The research explores the influence our peers have on our decisions, and in particular whether this influence causes a cascade of decisions.  They want to test whether the order of this cascade can create particularly favorable decisions.

“Often, cascading behavior in a social network is guided by an entity that wants to achieve a certain outcome,” they say. “For example, a company might be trying to guide the adoption of a product by word-of-mouth effects, or a political movement might be trying to guide the success of its message in a population.”

Cascades are well known to differ depending upon the order in which people make decisions.  For instance, the consequences of early decisions, especially if made by influential people, can thus be amplified by the time they reach the rest of the network.

“Our work began from the realization that an organization trying to guide the success of a cascade sometimes has an interesting source of leverage under its control —- the timing by which it introduces the cascade to different parts of the network,” the researchers explain. “Consider for example how a company can choose to roll out a product at different times in different geographic areas or to different markets.”

The study found that the timing was crucial to the way decisions filtrated through the network.  They found that when the timing was right, the cascade had a much better chance of spreading widely.  Get the timing wrong however and it barely makes any headway at all.

The challenge thus becomes how to accurately predict what that timing is.  It’s a topic that has largely been un-explored by research to date.

The researchers created an algorithm to test various schedules and the subsequent dissemination throughout the network, using a preference for one of a selection of products as their chosen decision.

From this they were able to determine both the preferred product of each individual, and the collective popularity of each product within that persons social network.

“Our work has identified these timing effects as an important potential strategy for catalyzing a cascade.

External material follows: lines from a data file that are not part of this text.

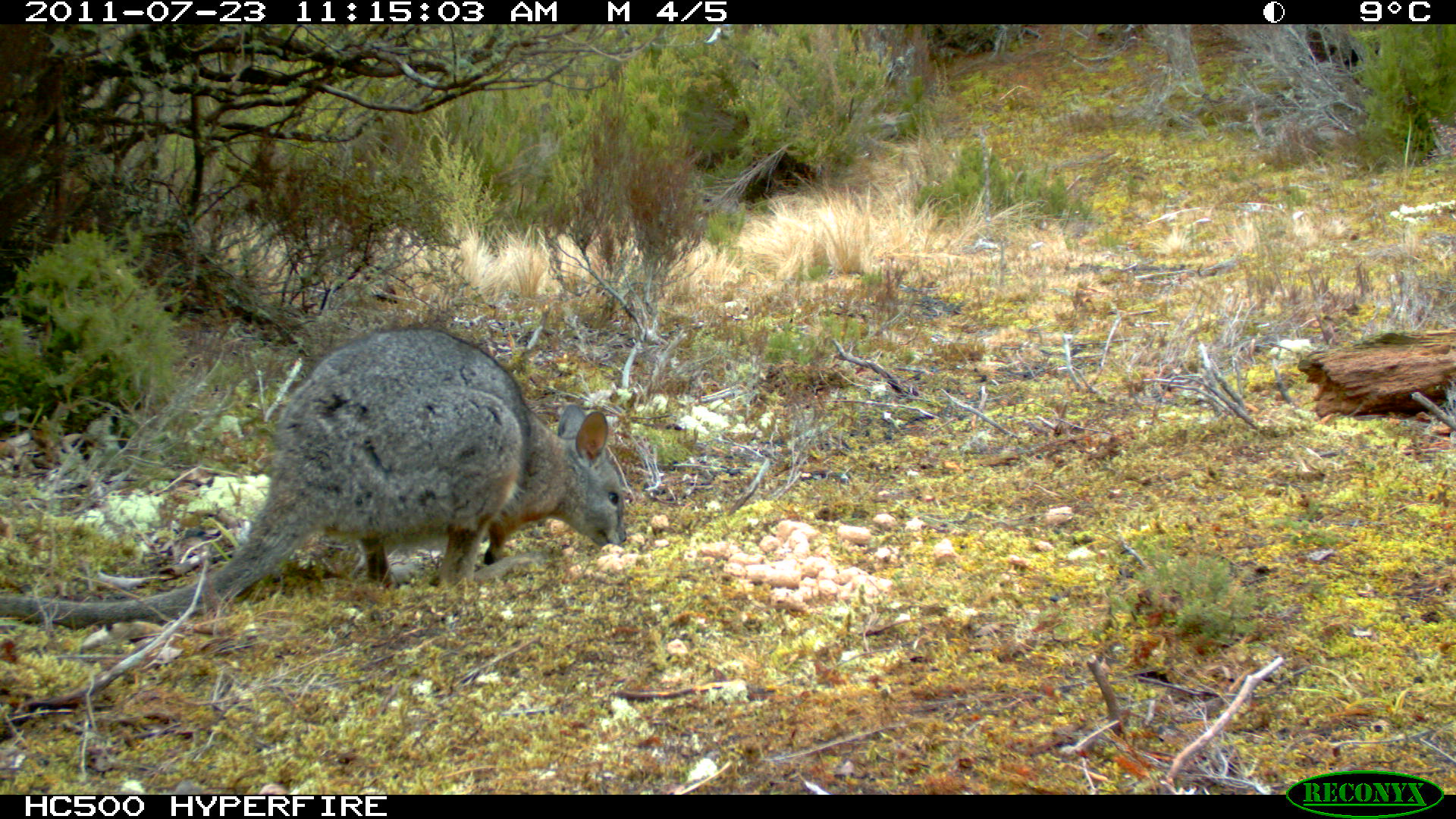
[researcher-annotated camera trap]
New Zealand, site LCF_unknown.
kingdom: Animalia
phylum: Chordata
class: Mammalia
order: Diprotodontia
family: Macropodidae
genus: Notamacropus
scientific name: Notamacropus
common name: wallaby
Wallaby (Notamacropus).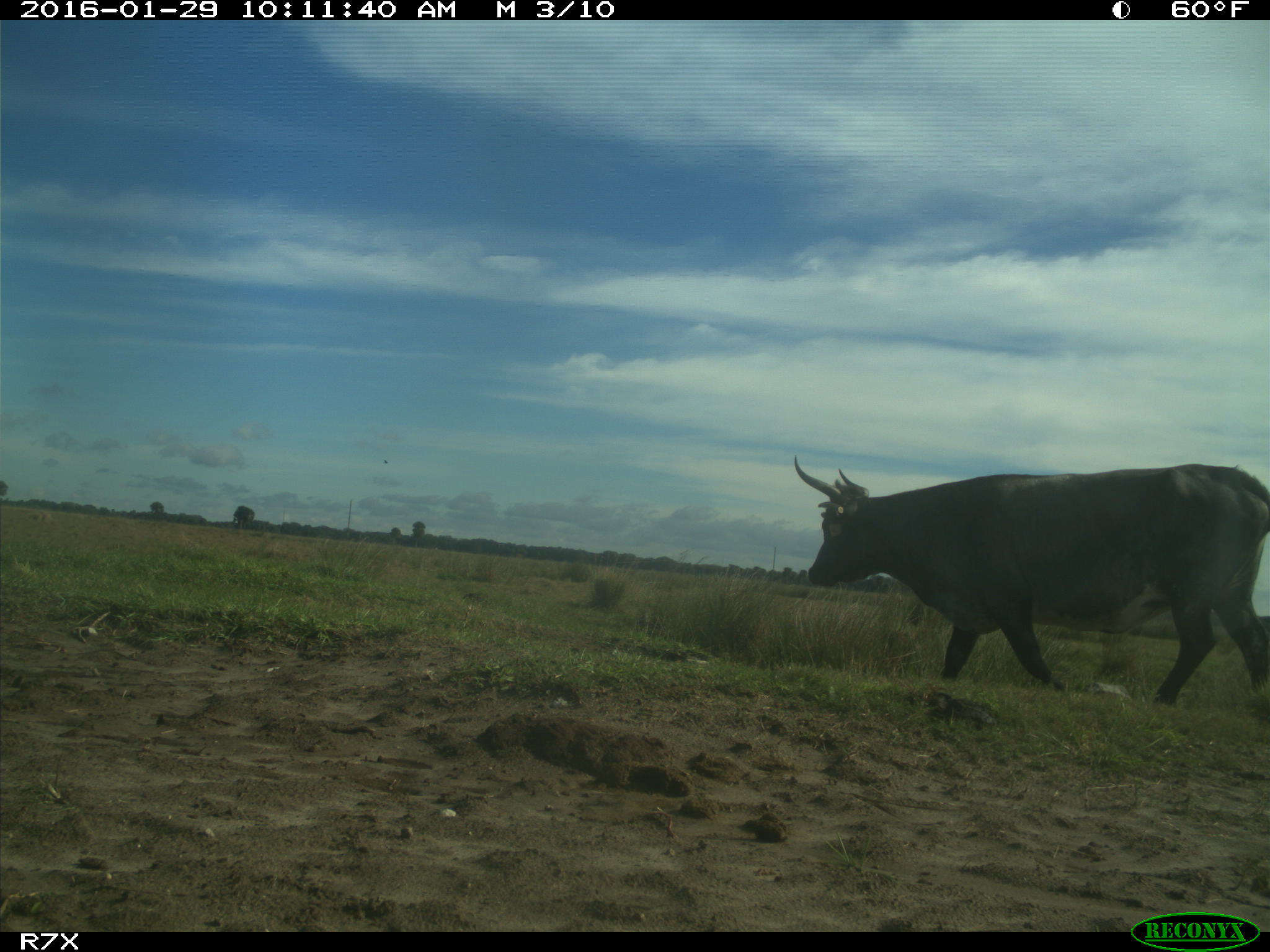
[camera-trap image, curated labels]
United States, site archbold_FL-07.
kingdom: Animalia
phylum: Chordata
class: Mammalia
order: Artiodactyla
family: Bovidae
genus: Bos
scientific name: Bos taurus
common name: domestic cow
Bos taurus (domestic cow).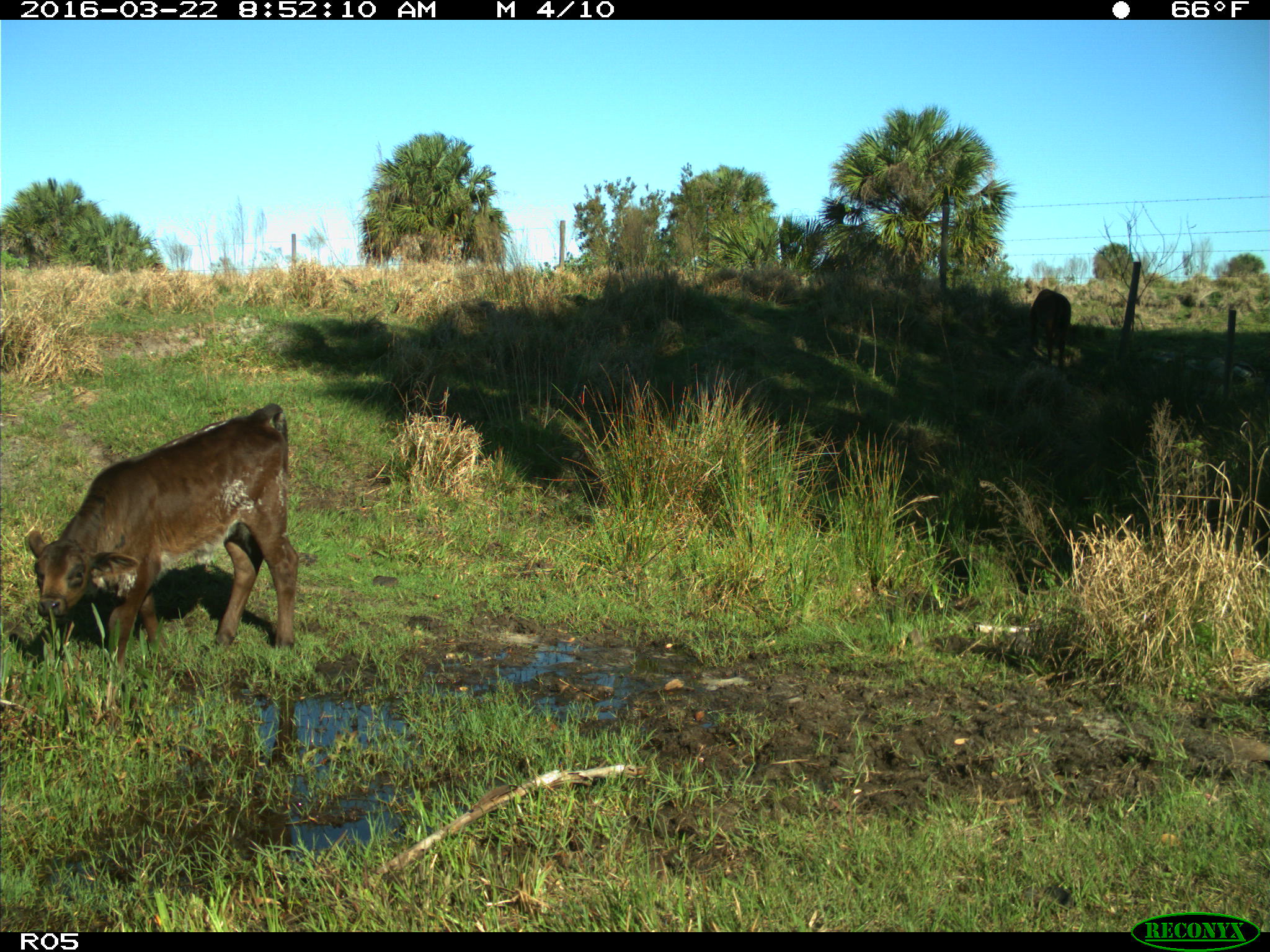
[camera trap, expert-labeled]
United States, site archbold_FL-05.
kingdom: Animalia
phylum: Chordata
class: Mammalia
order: Artiodactyla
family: Bovidae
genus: Bos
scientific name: Bos taurus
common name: domestic cow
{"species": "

But our analyses work with a relatively streamlined model of individual decision-making,” the researchers conclude. “It would be very interesting to think about how our results could be extended to handle richer models of behavior at the individual level. And with richer models, it would also be interesting to look at datasets of product adoption over time, to see if we can identify cases in which an effective timing strategy was used, and to extract general principles from this kind of data.”